Canadian writer and political insider

Patrick "Pat" MacAdam (15 September 1934 – 19 May 2015) was a Canadian writer and longtime Conservative Party insider born in Glace Bay, Nova Scotia. He died in Ottawa on 19 May 2015 after a years long battle with cancer.

== Early and political life ==
MacAdam attended St. Francis Xavier University, in Antigonish, Nova Scotia from 1952 until 1956. He served as the editor-in-chief of the student newspaper The Xaverian Weekly in 1955, the same year he met longtime friend Brian Mulroney when Mulroney was a freshman and MacAdam was a senior.

MacAdam would serve as a political advisor to Mulroney during his term as Prime Minister of Canada, taking a job at the High Commission of Canada in London.

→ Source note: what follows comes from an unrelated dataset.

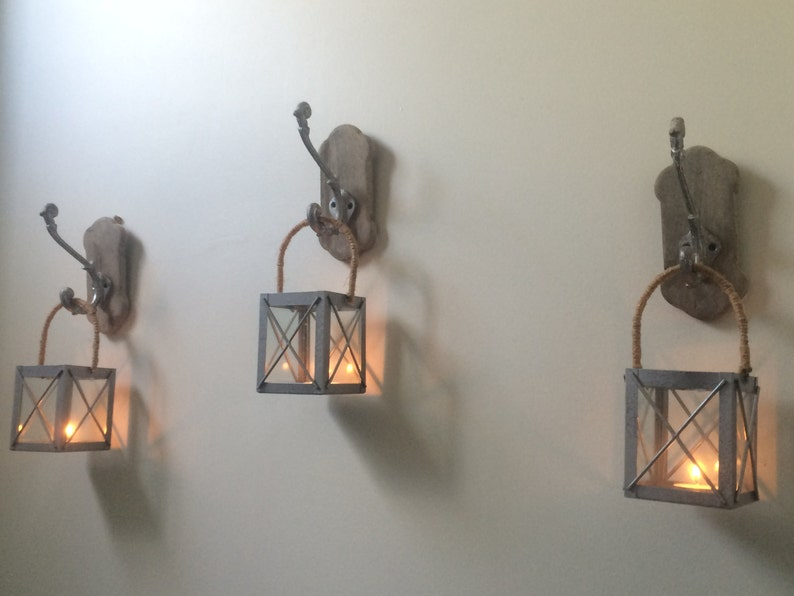Rustic Lanterns With Hooks Set Of 3 Rustic Candleholders Etsy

After Mulroney's term ended in 1993, MacAdam was accused of tax evasion, and eventually convicted in 1997.

==Writing==
In addition to a weekly column in the Ottawa Sun, MacAdam wrote several books:
- The record speaks! (1961)
- Unbelievable Canadian War Stories (2006)
- "Big Cy" and Other Characters: Pat MacAdam's Cape Breton (2006), nominated for a Stephen Leacock Award in 2007.
- Gold Medal Misfits (2007)
- Mulroney's Man: Memoirs and Misadventures of an Ottawa Insider (2008)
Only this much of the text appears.